• Supplied information:
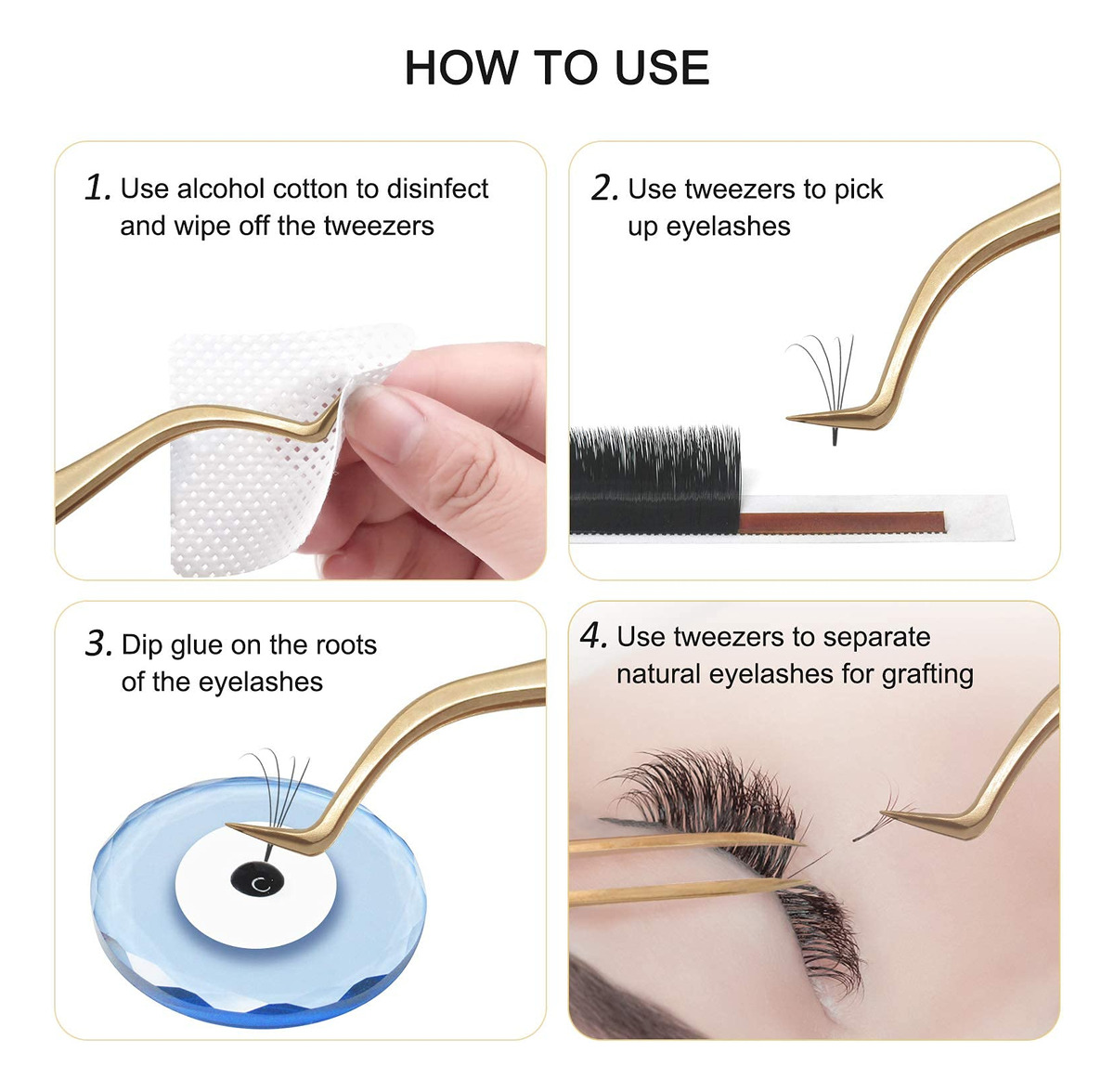 HOW TO USE

1. Use alcohol cotton to disinfect and wipe off the tweezers

2. Use tweezers to pick up eyelashes

3. Dip glue on the roots of the eyelashes

4. Use tweezers to separate natural eyelashes for grafting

• Problem requirements: Please give the number of lines in the entries that contain the word "eyelashes", and nothing besides it.

• Task result: 3